“It's a challenge to get funding for these types of studies, and also to have the infrastructure to carry out a lot of these big studies. But there's no question that we need more data,” says Rachel S. Rubin, MD.
In this video, Rachel S. Rubin, MD, discusses the need for further research on the benefits of vaginal hormones in the treatment of urologic conditions in women. She is first author of the 2023 American Urological Association Annual Meeting abstract “Impact of vaginal prasterone on the rate of urinary tract infections in GSM patients and those with a history of breast cancer: a retrospective cohort analysis.” Rubin is a urologist and sexual medicine specialist in private practice in Rockville, Maryland and also an assistant clinical professor in urology at Georgetown University Hospital, Washington, DC.

• **TASK DIRECTIONS**
Please rewrite the stretch from "In this video, Rachel" through "Hospital, Washington, DC." in the passage on vaginal hormone research, replacing "private practice" with "group practice".

• **MATERIAL SUPPLIED**
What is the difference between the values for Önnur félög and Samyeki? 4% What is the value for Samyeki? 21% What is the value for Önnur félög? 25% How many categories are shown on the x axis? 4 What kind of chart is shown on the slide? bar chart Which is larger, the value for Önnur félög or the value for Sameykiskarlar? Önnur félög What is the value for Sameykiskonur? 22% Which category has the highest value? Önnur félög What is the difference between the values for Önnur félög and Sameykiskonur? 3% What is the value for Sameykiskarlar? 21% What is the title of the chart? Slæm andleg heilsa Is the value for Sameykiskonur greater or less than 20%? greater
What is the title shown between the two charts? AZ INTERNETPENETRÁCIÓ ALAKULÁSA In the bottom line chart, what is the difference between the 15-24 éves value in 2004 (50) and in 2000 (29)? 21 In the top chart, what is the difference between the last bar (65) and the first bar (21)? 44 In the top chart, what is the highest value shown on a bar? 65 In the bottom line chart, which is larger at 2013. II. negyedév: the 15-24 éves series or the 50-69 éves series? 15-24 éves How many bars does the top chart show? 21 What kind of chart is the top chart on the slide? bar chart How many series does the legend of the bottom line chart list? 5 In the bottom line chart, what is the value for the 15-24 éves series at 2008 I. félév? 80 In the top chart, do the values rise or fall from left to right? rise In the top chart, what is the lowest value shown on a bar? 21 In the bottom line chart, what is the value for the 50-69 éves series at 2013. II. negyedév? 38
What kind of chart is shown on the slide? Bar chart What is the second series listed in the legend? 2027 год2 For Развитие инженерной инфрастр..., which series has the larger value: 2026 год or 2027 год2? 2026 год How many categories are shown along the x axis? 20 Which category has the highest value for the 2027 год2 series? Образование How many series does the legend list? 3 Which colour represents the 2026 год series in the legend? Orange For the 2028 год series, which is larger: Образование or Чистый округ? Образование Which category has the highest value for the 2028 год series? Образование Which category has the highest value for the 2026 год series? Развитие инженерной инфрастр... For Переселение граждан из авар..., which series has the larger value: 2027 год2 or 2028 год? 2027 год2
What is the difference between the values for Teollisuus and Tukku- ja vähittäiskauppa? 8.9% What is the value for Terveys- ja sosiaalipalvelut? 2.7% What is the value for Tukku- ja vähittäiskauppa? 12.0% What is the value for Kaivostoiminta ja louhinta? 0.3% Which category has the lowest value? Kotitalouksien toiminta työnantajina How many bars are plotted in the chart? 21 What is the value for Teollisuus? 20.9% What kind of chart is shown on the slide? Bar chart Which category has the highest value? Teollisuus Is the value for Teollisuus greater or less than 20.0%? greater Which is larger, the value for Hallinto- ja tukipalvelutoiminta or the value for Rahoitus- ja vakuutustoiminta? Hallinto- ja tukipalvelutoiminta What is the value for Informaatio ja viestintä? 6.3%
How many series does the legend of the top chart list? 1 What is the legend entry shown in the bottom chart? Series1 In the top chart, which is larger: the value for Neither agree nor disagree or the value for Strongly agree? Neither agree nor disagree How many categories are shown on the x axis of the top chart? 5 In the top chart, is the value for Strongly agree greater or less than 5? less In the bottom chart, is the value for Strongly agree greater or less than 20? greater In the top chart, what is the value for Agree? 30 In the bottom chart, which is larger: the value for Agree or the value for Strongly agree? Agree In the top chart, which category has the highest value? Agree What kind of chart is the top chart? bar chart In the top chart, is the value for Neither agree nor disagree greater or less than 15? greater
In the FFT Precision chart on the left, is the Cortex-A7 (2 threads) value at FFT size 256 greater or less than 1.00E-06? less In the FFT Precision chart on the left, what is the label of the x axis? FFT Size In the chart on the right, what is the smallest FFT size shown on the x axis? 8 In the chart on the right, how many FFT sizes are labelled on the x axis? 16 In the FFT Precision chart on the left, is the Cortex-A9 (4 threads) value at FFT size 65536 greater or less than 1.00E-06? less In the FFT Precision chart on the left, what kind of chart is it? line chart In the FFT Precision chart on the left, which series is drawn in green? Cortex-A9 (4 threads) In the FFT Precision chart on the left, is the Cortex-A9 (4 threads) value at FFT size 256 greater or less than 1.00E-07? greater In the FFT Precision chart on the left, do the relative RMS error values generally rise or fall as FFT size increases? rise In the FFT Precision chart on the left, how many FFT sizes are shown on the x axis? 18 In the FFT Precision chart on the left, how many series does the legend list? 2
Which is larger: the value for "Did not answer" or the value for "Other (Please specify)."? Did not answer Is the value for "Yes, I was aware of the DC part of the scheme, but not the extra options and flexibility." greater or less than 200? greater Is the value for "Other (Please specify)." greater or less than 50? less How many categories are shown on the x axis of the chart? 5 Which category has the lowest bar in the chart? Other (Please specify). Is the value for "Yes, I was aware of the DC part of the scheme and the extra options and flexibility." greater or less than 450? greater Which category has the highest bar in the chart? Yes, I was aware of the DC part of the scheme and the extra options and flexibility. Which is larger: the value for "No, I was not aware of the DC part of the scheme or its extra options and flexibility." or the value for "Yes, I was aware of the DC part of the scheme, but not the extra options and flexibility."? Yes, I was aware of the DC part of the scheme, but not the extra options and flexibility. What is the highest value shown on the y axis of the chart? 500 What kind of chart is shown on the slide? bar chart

• **ANSWER TO THIS EXERCISE**
In this video, Rachel S. Rubin, MD, discusses the need for further research on the benefits of vaginal hormones in the treatment of urologic conditions in women. She is first author of the 2023 American Urological Association Annual Meeting abstract “Impact of vaginal prasterone on the rate of urinary tract infections in GSM patients and those with a history of breast cancer: a retrospective cohort analysis.” Rubin is a urologist and sexual medicine specialist in group practice in Rockville, Maryland and also an assistant clinical professor in urology at Georgetown University Hospital, Washington, DC.